In response to an order from the Fifth Circuit Court of Appeals, the Occupational Health and Safety Administration (OSHA) announced it had suspended efforts related to the workplace vaccine mandates and mask mandates for employers with 100 or more employees. The agency stated, “”OSHA has suspended activities related to the implementation and enforcement of the ETS pending future developments in the litigation.”

Here’s a timeline of the regulatory and litigation events that have taken place thus far:

What happens next?

The Departments of Justice and Labor have announced their intention to fight in court for the implementation of the OSHA ETS. The federal government has expressed confidence in its legal authority to issue the ETS. 

According to legal sources, DOJ may first request the Sixth Circuit to lift the stay that the Fifth Circuit imposed. If that occurred, OSHA could lift its suspension, enabling the mandate to move forward in implementation simultaneously to the litigation taking place. On the other hand, if the Sixth Circuit declines to lift the stay, the suspension continues until litigation is complete. 

When will employers know the outcome?

The wheels of justice can turn very slowly. There is obvious urgency to this case and the Sixth Circuit may endeavor to hear it quickly. But even so, the decision is likely to be appealed by whichever side loses the case. We are probably weeks, if not months, away from any resolution to this issue.

Will the vaccine mandate end up in the U.S. Supreme Court?

Some legal experts predict this case will eventually be heard by the U.S. Supreme Court. So far, the Supreme Court has declined to hear cases challenging a number of state-level vaccine mandates. The Supreme Court has some precedent in a 1905 case, Jacobsen v. Massachusetts, which centered around whether a state could enact compulsory vaccination (against smallpox). In that case, the Court found that a state could compel vaccination, noting 

“The liberty secured by the Constitution of the United States does not import an absolute right in each person to be at all times, and in all circumstances, wholly freed from restraint, nor is it an element in such liberty that one person, or a minority of persons residing in any community and enjoying the benefits of its local government, should have power to dominate the majority when supported in their action by the authority of the State.”

In the case of the COVID-19 vaccine mandate, OSHA used a rarely-invoked and temporary emergency standard. Consequently, there are many differences between the current mandate and the state-level mandate from the Jacobsen case. 

Is there any impact on federal vaccine mandates for government contractors and healthcare workers?

No. Both of these vaccine mandates are also the subject of litigation; however, no federal court has issued a stay to halt the implementation of these mandates yet. Federal contractors and Medicare- and Medicaid-certified providers and suppliers should continue to move forward with compliance. Federal contractors should note the government did extend the deadline to become fully vaccinated to January 4, 2022. 
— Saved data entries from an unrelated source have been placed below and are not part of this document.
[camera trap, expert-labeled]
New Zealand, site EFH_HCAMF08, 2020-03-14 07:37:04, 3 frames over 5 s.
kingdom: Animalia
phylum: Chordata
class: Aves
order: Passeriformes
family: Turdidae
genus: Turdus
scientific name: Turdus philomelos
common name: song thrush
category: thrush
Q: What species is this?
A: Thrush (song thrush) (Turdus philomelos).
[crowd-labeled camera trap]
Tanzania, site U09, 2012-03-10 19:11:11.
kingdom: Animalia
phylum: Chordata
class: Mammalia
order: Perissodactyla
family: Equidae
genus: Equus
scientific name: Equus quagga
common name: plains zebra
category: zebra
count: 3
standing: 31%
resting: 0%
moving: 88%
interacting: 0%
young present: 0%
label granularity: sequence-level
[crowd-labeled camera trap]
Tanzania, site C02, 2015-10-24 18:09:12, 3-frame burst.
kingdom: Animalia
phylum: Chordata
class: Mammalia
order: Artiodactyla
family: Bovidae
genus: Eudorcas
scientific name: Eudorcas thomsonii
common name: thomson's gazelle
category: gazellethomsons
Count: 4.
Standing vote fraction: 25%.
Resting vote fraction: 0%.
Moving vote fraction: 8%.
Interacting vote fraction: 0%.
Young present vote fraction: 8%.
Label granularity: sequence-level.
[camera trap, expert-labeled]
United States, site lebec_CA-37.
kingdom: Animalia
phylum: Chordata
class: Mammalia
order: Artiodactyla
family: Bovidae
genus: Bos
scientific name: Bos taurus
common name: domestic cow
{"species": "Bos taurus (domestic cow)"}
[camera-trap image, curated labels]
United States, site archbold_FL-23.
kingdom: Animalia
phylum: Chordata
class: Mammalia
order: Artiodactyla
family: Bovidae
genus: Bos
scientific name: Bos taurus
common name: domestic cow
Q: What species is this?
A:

Will employers continue preparing for compliance with the OSHA mandate?

The White House suggested employers continue to take actions to comply with the OSHA ETS even though the mandate is not currently being implemented or enforced. On November 17th, White House Press Secretary, Jen Psaki, told reporters, ““Let me be very clear: Our message to businesses right now is to move forward with measures that will make their workplaces safer and protect them — their workforces from COVID-19.  That was our message after the first stay issued by the Fifth Circuit. That remains our message and nothing has changed.” She also noted, “The Department of Justice is vigorously defending the emergency temporary standard in court, and we are confident in OSHA’s authority.” 

Should employers wait for the outcome of current legislation before making any moves toward compliance? According to legal experts interviewed by Human Resource Executive, many employers are requiring employees to vaccinate anyway. Should OSHA prevail in court, the agency would quickly lift its suspension and announce new deadlines. Many employers won’t want to be in the position of announcing a new policy, then walking it back, and later re-implementing it. Consult your legal counsel for advice on how to proceed and for guidance about the possible interplay of state legislation and federal mandates.